We need systems that are wiser than we are. We need institutions and cultural norms that make us better than we tend to be. It seems to me that the greatest challenge we now face is to build them. - Sam Harris, 2013, The Power Of Bad Incentives

1) Introduction

2) Cultures evolve

Culture is perhaps the most remarkable outcome of the evolutionary algorithm (Dennett, 1996) so far. It is the cradle of most things we consider humane - that is, typically human and valuable - and it surrounds our lives to the point that we may be thought of as creatures made of culture even more than creatures of bone and flesh (Hofstadter, 2007; Dennett, 1992). The appearance of our cultural complexity has relied on many associated capacities, among them:

1) The ability to observe, be interested by, and go nearby an individual doing something interesting, an ability we share with norway rats, crows, and even lemurs (Galef & Laland, 2005).

2) Ability to learn from and scrounge the food of whoever knows how to get food, shared by capuchin monkeys (Ottoni et al, 2005).

3) Ability to tolerate learners, to accept learners, and to socially learn, probably shared by animals as diverse as fish, finches and Fins (Galef & Laland, 2005).

4) Understanding and emulating other minds - Theory of Mind - empathizing, relating, perhaps re-framing an experience as one's own, shared by chimpanzees, dogs, and at least some cetaceans (Rendella & Whitehead, 2001).

5) Learning the program level description of the action of others, for which the evidence among other animals is controversial (but see Cantor & Whitehead, 2013). And finally...

6) Sharing intentions. Intricate understanding of how two minds can collaborate with complementary tasks to achieve a mutually agreed goal (Tomasello et al, 2005).

Irrespective of definitional disputes around the true meaning of the word "culture" (which doesn't exist, see e.g. Pinker, 2007 pg115; Yudkowsky 2008A), each of these is more cognitively complex than its predecessor, and even (1) is sufficient for intra-specific non-environmental, non-genetic behavioral variation, which I will call "culture" here, whoever it may harm.

By transitivity, (2-6) allow the development of culture. It is interesting to notice that tool use, frequently but falsely cited as the hallmark of culture, is ubiquitously equiprobable in the animal kingdom. A graph showing, per biological family, which species shows tool use gives us a power law distribution, whose similarity with the universal prior will help in understanding that being from a family where a species uses tools tells us very little about a specie's own tool use (Michael Haslam, personal conversation).

Once some of those abilities are available, and given an amount of environmental facilities, need, and randomness, cultures begin to form. Occasionally, so do more developed traditions. Be it by imitation, program level imitation, goal emulation or intention sharing, information is transmitted between agents giving rise to elements sufficient to constitute a primeval Darwinian soup. That is, entities form such that they exhibit 1)Variation 2)Heredity or replication 3)Differential fitness (Dennett, 1996). In light of the article Five Misunderstandings About Cultural Evolution (Henrich, Boyd & Richerson, 2008) we can improve Dennett's conditions for the evolutionary algorithm as 1)Discrete or continuous variation 2)Heredity, replication, or less faithful replication plus content attractors 3)Differential fitness. Once this set of conditions is met, an evolutionary algorithm, or many, begin to carve their optimizing paws into whatever surpassed the threshold for long enough. Cultures, therefore, evolve.

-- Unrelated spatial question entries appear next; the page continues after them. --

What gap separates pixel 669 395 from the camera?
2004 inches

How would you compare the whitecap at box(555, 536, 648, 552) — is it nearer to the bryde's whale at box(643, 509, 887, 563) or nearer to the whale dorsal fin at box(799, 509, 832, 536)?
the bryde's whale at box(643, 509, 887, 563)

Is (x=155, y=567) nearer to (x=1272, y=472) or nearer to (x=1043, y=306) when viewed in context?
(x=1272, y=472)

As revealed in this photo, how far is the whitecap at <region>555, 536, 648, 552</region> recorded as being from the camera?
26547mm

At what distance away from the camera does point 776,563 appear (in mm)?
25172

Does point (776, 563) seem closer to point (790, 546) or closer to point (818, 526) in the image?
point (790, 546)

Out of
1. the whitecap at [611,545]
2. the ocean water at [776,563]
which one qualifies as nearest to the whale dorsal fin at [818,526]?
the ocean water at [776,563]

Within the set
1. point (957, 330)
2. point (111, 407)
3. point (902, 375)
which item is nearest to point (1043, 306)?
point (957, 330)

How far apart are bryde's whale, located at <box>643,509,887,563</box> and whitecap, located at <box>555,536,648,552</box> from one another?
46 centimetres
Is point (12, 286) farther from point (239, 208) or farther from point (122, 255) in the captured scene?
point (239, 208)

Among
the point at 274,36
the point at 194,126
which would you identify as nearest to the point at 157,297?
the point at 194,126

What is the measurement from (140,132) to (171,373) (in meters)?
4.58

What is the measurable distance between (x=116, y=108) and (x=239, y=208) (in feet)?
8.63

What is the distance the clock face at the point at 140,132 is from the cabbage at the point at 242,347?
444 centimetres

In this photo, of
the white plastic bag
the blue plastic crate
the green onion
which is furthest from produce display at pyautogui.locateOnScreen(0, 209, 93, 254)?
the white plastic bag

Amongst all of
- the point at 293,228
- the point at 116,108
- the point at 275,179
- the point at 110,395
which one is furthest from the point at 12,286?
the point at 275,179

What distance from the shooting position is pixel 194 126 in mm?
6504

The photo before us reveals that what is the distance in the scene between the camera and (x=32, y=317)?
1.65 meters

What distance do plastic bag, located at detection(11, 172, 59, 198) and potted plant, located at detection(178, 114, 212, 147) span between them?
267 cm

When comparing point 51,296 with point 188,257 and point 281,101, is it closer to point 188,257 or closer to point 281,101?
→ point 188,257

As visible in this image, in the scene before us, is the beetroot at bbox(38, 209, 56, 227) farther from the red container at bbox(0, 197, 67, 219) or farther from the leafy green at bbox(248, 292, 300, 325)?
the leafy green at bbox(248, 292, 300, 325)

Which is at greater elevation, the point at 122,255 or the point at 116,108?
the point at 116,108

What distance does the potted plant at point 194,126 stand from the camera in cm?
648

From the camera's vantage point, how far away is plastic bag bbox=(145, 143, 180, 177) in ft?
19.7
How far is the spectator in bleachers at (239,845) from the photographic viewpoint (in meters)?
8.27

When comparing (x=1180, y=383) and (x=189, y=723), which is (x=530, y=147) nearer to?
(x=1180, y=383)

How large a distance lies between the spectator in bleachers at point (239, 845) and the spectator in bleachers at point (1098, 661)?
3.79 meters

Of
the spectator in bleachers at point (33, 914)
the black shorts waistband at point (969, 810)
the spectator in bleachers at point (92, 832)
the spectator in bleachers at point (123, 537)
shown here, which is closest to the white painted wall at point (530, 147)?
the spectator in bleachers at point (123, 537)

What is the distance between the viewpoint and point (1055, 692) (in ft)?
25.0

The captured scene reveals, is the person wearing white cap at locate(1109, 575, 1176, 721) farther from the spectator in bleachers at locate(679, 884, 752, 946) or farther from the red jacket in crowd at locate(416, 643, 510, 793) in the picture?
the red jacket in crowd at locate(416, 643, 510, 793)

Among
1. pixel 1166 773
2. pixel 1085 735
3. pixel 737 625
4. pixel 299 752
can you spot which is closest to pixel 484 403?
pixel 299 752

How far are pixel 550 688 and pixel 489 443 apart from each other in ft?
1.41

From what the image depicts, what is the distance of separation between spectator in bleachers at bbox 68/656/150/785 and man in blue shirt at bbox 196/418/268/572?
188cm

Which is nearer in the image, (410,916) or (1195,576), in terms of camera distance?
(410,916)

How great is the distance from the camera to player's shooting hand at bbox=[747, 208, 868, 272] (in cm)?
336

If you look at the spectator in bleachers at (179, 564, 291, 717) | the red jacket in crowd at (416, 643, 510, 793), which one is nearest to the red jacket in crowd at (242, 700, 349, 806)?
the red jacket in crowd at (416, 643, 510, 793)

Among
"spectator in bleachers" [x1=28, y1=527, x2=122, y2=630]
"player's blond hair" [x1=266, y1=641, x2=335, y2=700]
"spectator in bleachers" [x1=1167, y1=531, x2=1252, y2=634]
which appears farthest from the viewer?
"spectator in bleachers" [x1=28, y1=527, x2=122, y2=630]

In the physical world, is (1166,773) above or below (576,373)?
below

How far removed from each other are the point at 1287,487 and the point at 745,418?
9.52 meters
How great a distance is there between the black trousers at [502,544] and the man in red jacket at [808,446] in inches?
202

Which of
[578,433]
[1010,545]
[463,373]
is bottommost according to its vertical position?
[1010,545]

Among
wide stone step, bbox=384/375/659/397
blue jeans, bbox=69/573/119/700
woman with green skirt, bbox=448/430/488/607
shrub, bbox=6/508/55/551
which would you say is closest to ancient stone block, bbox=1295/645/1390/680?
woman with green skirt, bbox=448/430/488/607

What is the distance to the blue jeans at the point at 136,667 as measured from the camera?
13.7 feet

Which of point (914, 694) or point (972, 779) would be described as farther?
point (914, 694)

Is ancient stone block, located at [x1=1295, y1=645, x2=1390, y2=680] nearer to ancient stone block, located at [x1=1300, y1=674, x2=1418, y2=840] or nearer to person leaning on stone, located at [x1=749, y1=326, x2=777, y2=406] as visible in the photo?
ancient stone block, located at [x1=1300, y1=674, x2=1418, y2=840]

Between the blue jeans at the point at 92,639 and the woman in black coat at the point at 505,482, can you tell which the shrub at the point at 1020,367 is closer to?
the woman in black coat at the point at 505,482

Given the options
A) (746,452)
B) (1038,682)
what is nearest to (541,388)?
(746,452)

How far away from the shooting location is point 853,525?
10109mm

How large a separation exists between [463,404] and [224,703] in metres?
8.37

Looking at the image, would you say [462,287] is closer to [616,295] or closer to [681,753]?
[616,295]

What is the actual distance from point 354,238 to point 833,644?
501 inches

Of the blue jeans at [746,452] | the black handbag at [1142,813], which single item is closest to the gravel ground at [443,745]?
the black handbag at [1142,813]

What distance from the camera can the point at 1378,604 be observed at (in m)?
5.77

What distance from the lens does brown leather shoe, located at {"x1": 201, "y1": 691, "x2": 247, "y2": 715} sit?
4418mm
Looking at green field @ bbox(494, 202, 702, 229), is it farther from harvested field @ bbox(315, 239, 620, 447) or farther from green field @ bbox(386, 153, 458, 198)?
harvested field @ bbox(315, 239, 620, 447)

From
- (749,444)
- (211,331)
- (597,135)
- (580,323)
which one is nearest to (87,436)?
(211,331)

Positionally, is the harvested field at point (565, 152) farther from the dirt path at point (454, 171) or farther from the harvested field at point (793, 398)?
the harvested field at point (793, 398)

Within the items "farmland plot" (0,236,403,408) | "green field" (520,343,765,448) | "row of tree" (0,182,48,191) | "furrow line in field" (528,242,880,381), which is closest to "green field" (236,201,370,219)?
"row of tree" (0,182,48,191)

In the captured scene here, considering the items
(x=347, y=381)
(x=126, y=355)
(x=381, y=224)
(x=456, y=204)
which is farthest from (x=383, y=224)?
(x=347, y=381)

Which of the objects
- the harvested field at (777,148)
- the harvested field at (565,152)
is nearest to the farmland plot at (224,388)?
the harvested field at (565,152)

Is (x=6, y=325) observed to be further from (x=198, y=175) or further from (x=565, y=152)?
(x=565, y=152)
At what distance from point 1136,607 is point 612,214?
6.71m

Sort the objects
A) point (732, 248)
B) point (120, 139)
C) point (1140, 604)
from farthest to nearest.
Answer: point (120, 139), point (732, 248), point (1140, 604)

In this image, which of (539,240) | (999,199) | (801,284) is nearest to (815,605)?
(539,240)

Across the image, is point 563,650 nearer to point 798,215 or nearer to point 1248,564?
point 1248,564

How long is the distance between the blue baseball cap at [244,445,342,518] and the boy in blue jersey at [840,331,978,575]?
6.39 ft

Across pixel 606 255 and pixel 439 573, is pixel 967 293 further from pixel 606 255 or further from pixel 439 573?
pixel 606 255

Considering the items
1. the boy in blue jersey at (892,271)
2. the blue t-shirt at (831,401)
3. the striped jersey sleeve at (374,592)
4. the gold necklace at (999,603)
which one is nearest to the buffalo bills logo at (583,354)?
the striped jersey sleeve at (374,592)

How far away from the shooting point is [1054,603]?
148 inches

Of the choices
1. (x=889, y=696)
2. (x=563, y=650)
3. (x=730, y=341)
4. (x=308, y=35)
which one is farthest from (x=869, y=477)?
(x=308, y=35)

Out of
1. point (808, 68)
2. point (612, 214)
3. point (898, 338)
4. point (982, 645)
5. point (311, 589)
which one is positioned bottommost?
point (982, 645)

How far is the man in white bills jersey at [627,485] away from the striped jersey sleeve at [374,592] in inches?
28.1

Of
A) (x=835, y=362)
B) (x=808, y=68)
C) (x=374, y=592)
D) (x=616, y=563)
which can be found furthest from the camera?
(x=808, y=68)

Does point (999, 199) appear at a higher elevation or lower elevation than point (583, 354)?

The intricacies of cultural evolution and mathematical and computational models of how cultures evolve have been the subject of much interdisciplinary research, for an extensive account of human culture see Not By Genes Alone (Richerson & Boyd, 2005). For computational models of social evolution, there is work by Mesoudi, Novak, and others e.g. (Hauert et al, 2007). For mathematical models, the aptly named Mathematical models of social evolution: A guide for the perplexed by McElrath and Rob Boyd (2007) makes the textbook-style walk-through. For animal culture, see (Laland & Galef, 2009).

Cultural evolution satisfies David Deutsch's criterion for existence, it kicks back, it satisfies the evolutionary equivalent of the condition posed by the Quine-Putnam Indispensability argument in mathematics, i.e. it is a sine qua non condition for understanding how the World works nomologically. It is falsifiable to Popperian content, and it inflates the Worlds ontology a little, by inserting a new kind of "replicator", the meme. Contrary to what happened on the internet, the name 'meme' has lost much of it's appeal within cultural evolution theorists, and "memetics" is considered by some to refer only to the study of memes as monolithic atomic high fidelity replicators, which would make the theory obsolete. This has created the following conundrum: the name 'meme' remains by far the most well known one to speak of "that which evolves culturally" within, and specially outside, the specialist arena. Further, the niche occupied by the word 'meme' is so conceptually necessary within the area to communicate and explain that it is frequently put under scare quotes, or some other informal excuse. In fact, as argued by Tim Tyler - who frequently posts here - in the very sharp Memetics (2010), there are nearly no reasons to try to abandon the 'meme' meme, and nearly all reasons (practicality, Qwerty reasons, mnemonics) to keep it. To avoid contradicting the evidence ever since Dawkins first coined the term, I suggest we must redefine Meme as an attractor in cultural evolution (dual-inheritance) whose development over time structurally mimics to a significant extent the discrete behavior of genes, frequently coinciding with the smallest unit of cultural replication. The definition is long, but the idea is simple: Memes are not the best analogues of genes because they are discrete units that replicate just like genes, but because they are continuous conceptual clusters being attracted to a point in conceptual space whose replication is just like that of genes. Even more simply, memes are the mathematically closest things to genes in cultural evolution. So the suggestion here is for researchers of dual-inheritance and cultural evolution to take off the scare quotes of our memes and keep business as usual.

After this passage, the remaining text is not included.